Retype, word for word, the stretch of the records from the line containing "Which one, drawn from" through the end of the records, and nothing else.

(Spatial reasoning question records)
----

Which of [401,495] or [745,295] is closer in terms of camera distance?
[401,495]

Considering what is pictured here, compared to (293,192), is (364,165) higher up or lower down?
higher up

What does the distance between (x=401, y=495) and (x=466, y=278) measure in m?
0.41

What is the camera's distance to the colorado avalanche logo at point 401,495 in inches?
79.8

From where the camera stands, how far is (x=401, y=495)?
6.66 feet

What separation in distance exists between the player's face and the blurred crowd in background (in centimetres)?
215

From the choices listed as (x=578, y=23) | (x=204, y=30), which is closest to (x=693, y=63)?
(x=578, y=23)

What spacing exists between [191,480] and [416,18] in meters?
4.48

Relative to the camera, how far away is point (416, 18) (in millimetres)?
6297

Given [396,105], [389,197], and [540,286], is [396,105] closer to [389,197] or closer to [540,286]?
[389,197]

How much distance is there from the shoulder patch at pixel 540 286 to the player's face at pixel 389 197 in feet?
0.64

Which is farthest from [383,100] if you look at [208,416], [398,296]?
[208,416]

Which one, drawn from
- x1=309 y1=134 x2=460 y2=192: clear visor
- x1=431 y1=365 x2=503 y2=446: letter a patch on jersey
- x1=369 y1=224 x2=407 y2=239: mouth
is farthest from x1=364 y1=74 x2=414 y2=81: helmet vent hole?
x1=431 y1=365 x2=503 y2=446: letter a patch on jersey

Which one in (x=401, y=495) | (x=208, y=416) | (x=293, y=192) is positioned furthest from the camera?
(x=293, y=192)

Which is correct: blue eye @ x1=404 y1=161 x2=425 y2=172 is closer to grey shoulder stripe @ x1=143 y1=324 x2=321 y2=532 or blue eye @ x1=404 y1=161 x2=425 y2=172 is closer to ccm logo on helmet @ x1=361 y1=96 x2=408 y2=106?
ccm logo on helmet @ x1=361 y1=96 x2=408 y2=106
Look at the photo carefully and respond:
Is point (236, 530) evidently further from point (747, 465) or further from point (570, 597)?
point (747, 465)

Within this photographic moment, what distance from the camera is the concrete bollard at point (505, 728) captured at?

----

- [RESULT]
Which one, drawn from
- x1=309 y1=134 x2=460 y2=192: clear visor
- x1=431 y1=365 x2=503 y2=446: letter a patch on jersey
- x1=369 y1=224 x2=407 y2=239: mouth
is farthest from x1=364 y1=74 x2=414 y2=81: helmet vent hole?
x1=431 y1=365 x2=503 y2=446: letter a patch on jersey

Which one in (x=401, y=495) | (x=208, y=416) | (x=293, y=192) is positioned furthest from the camera?
(x=293, y=192)

Which is correct: blue eye @ x1=404 y1=161 x2=425 y2=172 is closer to grey shoulder stripe @ x1=143 y1=324 x2=321 y2=532 or blue eye @ x1=404 y1=161 x2=425 y2=172 is closer to ccm logo on helmet @ x1=361 y1=96 x2=408 y2=106?
ccm logo on helmet @ x1=361 y1=96 x2=408 y2=106
Look at the photo carefully and respond:
Is point (236, 530) evidently further from point (747, 465) or further from point (570, 597)?
point (747, 465)

Within this photographic moment, what distance from the camera is the concrete bollard at point (505, 728) captured at?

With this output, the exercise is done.